Figure 1.. Canonical mechanism of miRNA generation and epigenetic regulation.

(A) Schematic of canonical miRNA biogenesis. Pri-miRNA are transcribed by RNA Pol II, and stem-loop regions are processed by Drosha and DGCR8. The resulting pre-miRNA is exported through the nuclear membrane into the cytoplasm, where Dicer further cleaves the pre-miRNA into a short double-stranded RNA region. A guide strand is selected and bound by AGO within the RISC complex, while the passenger strand is cleaved and degraded. (B) miRNA and siRNA in conjunction with the cytoplasmic RISC complex target proteins involved in epigenetic regulation at the mRNA level. This post-transcriptional silencing, ultimately results in global alterations in the epigenome and cellular function. AGO: Argonaute; CME: Chromatin-modifying enzyme; miRISC: miRNA in complex with RISC; PTM: Post-translational modifications; Pri-miRNA: Primary miRNA; Pre-miRNA: Precursor miRNA; RISC: RNA-induced silencing complex.

Figure 2.. Epigenetic regulation by nuclear short noncoding RNA.

Proposed mechanisms of sncRNA-mediated epigenetic regulation. (A) Studies have demonstrated short non-coding RNA (sncRNA)-mediated targeting of mRNA cotranscriptionally. This results in the recruitment of AGO or PIWI proteins to the gene locus of nascent transcripts and may result in the recruitment of CMEs and epigenetic regulation via DNA methylation or the post-translational modification of associated proteins, such as histones [93,94]. (B) sncRNAs in complex with AGO/PIWI also associate directly with DNA. This results in the recruitment of CMEs and epigenetic regulation [95]. AGO/PIWI indicates a member of either the argonaute or PIWI family of proteins. CME: Chromatin-modifying enzyme; DNMT: DNA methyltransferase; PTM: Post-translational modifications; RNA Pol II: RNA polymerase II.

Figure 3.. Origins of long noncoding RNAs.

(A–E) Many lncRNA genomic loci are colocalized with protein coding genes, and they are often described in relation to these genes.
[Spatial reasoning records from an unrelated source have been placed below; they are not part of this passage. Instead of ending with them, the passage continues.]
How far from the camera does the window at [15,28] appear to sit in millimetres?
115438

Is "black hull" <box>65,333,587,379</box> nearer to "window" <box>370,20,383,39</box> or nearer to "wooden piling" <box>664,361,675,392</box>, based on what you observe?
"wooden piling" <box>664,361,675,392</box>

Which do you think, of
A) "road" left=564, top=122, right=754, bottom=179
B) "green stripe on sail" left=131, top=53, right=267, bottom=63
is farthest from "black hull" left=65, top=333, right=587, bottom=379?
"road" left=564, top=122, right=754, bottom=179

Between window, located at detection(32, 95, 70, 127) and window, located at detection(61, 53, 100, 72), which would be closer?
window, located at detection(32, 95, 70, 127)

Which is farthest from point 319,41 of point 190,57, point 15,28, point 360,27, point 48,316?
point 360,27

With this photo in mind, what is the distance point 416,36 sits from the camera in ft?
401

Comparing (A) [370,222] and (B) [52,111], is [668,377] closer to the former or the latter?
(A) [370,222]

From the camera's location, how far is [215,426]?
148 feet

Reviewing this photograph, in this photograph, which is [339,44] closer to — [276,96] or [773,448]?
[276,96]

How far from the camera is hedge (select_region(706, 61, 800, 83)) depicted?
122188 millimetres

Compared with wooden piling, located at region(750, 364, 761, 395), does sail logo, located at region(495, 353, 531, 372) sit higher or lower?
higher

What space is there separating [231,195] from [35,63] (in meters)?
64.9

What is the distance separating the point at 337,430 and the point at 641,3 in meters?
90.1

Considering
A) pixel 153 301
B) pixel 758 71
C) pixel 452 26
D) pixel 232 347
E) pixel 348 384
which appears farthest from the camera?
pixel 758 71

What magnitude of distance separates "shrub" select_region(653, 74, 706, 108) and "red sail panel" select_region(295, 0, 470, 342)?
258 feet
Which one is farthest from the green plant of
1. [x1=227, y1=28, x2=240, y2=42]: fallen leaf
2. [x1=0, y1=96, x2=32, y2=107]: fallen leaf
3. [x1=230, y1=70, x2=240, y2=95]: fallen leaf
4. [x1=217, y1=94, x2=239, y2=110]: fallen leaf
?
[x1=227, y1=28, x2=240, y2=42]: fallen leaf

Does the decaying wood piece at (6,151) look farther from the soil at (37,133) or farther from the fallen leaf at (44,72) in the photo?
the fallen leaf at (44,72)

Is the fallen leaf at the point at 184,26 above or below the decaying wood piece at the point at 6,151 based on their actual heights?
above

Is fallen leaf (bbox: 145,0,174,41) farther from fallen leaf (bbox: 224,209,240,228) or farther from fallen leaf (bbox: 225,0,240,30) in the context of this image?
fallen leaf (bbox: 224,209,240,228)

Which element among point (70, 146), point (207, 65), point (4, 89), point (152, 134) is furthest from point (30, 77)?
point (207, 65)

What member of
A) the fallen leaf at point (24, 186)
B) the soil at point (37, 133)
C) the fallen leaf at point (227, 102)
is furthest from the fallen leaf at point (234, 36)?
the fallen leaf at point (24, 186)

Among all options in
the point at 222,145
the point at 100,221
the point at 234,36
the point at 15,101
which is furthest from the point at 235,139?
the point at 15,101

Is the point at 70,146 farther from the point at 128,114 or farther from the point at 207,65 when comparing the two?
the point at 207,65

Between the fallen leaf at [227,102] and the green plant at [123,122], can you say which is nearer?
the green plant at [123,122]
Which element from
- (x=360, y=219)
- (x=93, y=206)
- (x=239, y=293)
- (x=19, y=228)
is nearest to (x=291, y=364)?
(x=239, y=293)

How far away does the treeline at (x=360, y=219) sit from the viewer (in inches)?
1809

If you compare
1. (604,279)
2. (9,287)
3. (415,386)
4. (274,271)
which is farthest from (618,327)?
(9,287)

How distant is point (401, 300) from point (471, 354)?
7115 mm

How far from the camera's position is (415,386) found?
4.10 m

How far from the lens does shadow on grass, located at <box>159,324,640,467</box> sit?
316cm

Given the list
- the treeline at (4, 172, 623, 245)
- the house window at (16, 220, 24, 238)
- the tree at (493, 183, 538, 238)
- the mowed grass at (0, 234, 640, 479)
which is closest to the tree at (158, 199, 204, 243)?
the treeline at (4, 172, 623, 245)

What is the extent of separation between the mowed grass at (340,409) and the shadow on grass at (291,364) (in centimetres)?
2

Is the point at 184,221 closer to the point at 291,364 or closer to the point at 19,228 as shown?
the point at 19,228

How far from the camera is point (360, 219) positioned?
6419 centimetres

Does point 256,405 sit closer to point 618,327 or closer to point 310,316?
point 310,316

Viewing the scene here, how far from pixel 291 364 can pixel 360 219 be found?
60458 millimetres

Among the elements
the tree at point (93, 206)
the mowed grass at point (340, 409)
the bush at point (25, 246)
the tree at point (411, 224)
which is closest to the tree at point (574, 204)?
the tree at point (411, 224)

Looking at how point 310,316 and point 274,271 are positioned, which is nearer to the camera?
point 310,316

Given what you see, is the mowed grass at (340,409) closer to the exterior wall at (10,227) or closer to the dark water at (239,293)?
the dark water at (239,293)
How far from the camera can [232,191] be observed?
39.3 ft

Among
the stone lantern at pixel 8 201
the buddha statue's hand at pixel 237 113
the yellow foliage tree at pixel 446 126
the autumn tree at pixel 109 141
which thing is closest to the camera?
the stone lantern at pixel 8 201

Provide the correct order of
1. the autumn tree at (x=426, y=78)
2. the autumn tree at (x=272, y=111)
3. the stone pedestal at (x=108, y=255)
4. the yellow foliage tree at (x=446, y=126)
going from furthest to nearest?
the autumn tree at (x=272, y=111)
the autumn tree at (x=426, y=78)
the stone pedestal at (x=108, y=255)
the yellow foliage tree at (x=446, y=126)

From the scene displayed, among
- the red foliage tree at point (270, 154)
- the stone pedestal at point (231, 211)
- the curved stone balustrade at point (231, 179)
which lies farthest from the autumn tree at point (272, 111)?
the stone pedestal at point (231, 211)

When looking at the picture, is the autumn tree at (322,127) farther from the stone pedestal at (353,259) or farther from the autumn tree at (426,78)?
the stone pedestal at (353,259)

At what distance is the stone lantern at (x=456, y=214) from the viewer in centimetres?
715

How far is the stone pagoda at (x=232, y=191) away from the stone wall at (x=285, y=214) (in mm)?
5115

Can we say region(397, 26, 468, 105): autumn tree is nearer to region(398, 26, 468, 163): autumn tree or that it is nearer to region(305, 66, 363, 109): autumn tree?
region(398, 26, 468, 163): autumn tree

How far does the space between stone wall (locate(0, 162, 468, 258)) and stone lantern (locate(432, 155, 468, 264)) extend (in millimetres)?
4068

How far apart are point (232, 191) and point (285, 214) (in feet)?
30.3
A number of common naming conventions have come into general use to describe the various protein coding gene associated lncRNAs. (A) Antisense transcripts overlap protein coding genes, but are transcribed from the antisense strand. (B) Bidirectional transcripts share transcription start sites with protein coding genes, but are transcribed in the opposite direction. (C) Intergenic transcripts do not overlap with protein coding genes. (D) Overlapping transcripts overlap significantly with or encompass protein coding genes on the sense strand. (E) Intronic transcripts are located within a sense-strand intron of a protein coding gene. Solid bars indicate exons of mRNAs (blue), lncRNAs (red). Diagonal stripes indicate overlapping exons. Chevron arrows indicate introns of mRNAs (blue), lncRNAs (red) or overlapping transcripts (alternating red and blue). Curved arrows indicate transcription start sites.

Figure 4.. lncRNA-mediated epigenetic regulation.

lncRNAs possess a number of mechanisms by which they initiate or facilitate epigenetic regulation, and multiple archetypal functions are often utilized within a single lncRNA transcript. (A) lncRNAs often recruit chromatin-modifying enzymes in cis, thereby mediating epigenetic regulation of nearby genes (dimitrova, zhang, redrup). (B) lncRNAs may also act as guides, targeting associated CMEs to target loci in trans, potentially through direct interaction with target regions. (C) lncRNAs may act as scaffolding factors, and mediate the assembly of ribonucleoprotein complexes with multiple regulatory functions. This may occur either in cis, as occurs with the direct CMEs to target loci in trans. CME: Chromatin-modifying enzyme; DNMT: DNA methyltransferase; PTM: Post-translational modifications; RNA Pol II: RNA polymerase II; RNP complex: Ribonucleoprotein complex.